» WHAT YOU HAVE TO DO:
Output every line below exactly.

» DATA EXTRACT:
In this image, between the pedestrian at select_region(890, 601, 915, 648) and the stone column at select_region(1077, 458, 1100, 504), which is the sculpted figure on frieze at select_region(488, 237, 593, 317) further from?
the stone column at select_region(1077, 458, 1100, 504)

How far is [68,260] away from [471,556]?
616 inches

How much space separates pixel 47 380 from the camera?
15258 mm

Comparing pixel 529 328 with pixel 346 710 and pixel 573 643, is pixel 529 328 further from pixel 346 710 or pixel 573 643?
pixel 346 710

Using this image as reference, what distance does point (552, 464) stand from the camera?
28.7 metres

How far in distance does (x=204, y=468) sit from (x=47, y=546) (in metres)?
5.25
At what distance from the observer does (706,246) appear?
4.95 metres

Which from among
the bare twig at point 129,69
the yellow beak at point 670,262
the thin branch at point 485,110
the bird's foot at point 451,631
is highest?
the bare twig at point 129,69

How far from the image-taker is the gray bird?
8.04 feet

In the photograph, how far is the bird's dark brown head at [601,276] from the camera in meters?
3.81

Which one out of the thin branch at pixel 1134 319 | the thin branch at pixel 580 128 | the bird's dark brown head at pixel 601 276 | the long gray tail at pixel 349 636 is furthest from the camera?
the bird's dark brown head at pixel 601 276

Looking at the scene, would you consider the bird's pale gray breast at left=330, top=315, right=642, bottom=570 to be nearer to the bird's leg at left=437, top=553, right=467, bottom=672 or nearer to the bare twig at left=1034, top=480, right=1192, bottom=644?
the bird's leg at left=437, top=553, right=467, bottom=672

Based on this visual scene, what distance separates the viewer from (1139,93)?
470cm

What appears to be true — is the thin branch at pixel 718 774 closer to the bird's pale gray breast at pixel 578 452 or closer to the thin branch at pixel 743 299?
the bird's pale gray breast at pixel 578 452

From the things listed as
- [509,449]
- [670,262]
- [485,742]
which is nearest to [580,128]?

» TASK RESPONSE:
In this image, between the pedestrian at select_region(890, 601, 915, 648) and the stone column at select_region(1077, 458, 1100, 504), which is the sculpted figure on frieze at select_region(488, 237, 593, 317) further from?
the stone column at select_region(1077, 458, 1100, 504)

How far is [68,260] away from [471,556]?
616 inches

How much space separates pixel 47 380 from the camera?
15258 mm

Comparing pixel 529 328 with pixel 346 710 and pixel 573 643, is pixel 529 328 further from pixel 346 710 or pixel 573 643?
pixel 346 710

Using this image as reference, what distance does point (552, 464) stand from the camera?
28.7 metres

How far in distance does (x=204, y=468) sit from (x=47, y=546) (in metres)?
5.25
At what distance from the observer does (706,246) appear?
4.95 metres

Which from among
the bare twig at point 129,69
the yellow beak at point 670,262
the thin branch at point 485,110
the bird's foot at point 451,631
is highest?
the bare twig at point 129,69

How far from the image-taker is the gray bird?
8.04 feet

In the photograph, how far is the bird's dark brown head at [601,276] from the camera in meters?
3.81

Which one out of the thin branch at pixel 1134 319 | the thin branch at pixel 580 128 | the bird's dark brown head at pixel 601 276 | the long gray tail at pixel 349 636 is furthest from the camera?
the bird's dark brown head at pixel 601 276

Looking at the scene, would you consider the bird's pale gray breast at left=330, top=315, right=642, bottom=570 to be nearer to the bird's leg at left=437, top=553, right=467, bottom=672 or nearer to the bare twig at left=1034, top=480, right=1192, bottom=644?
the bird's leg at left=437, top=553, right=467, bottom=672

Based on this visual scene, what distance separates the viewer from (1139,93)?
470cm

What appears to be true — is the thin branch at pixel 718 774 closer to the bird's pale gray breast at pixel 578 452 or closer to the thin branch at pixel 743 299?
the bird's pale gray breast at pixel 578 452

From the things listed as
- [509,449]
- [670,262]
- [485,742]
which is nearest to [580,128]?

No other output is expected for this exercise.